The fall of mankind sets up a culture of "patriarchy" where man is dominate as the family and tribal authority. Any woman who has ever gardened knows that she is subjected to toil and sweat to make food come out of the ground, and Adam's "curse" is her curse. The lost paradise is forever Eve's fault and she is thereafter judged to be a weaker and less trustworthy creature. Sex is changed to one of "desire" that is not met as she is seen as one who exists to bring forth children in pain. Love and tenderness and equality is now out of the equation as angry domination on the part of Adam takes over. This story unfairly blames Eve, and thereafter all women for the pain in childbirth and the inequality in male/female relationships.

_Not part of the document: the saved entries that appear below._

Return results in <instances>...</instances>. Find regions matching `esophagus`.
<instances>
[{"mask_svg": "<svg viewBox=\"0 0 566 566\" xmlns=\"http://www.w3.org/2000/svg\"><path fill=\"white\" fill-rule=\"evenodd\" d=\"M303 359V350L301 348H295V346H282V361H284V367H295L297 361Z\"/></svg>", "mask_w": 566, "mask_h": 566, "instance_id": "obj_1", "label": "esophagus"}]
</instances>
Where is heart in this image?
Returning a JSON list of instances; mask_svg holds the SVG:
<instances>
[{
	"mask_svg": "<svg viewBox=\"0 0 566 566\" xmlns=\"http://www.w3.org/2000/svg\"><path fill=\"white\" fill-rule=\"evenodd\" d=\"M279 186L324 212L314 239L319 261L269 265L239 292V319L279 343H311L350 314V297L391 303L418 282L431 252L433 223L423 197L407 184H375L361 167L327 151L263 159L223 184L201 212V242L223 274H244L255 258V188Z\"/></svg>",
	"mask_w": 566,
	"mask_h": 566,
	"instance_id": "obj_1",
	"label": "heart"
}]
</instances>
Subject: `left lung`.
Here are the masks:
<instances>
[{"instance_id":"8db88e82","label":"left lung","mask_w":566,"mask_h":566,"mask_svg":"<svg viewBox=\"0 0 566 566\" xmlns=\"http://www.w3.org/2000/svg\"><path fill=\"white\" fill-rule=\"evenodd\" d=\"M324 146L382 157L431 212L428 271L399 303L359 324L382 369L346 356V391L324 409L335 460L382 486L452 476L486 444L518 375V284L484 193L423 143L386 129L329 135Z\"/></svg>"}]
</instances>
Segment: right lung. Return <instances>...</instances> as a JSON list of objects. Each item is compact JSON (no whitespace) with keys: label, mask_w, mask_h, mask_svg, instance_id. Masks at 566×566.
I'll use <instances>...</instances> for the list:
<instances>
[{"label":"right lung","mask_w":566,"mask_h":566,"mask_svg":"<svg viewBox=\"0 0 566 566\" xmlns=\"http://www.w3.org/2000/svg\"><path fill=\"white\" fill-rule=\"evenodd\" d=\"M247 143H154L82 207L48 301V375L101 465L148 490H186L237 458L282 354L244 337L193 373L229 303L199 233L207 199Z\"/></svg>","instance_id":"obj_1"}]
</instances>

The fall of mankind sets up a pattern of patriarchy that has been followed for 4,000 years. The western cultures have evolved into more or less secular humanistic cultures where reason and logic can sometimes ascend above ancient tribal folklore myths, but the muslims are still deeply entrenched in the myth with cultures that are a mirror the effects of the curse. For christians to know what life was like 4.000 years ago for women and children, they need to look no further than taliban ruled villages in Afghanistan.

I discuss the "fall of womankind" in order to point out that without the myth we do not need a "savior". If Eve's failure to obey a command by her creator never happened, we have nothing to be saved "from".
It is all just "make believe" told by ancient sheepherders to give them authority in their affairs and help them understand their plight and shape their tribes as they see fit. Once the mind rejects the story, one rejects the need for a god as a "savior", for one no longer needs to be saved.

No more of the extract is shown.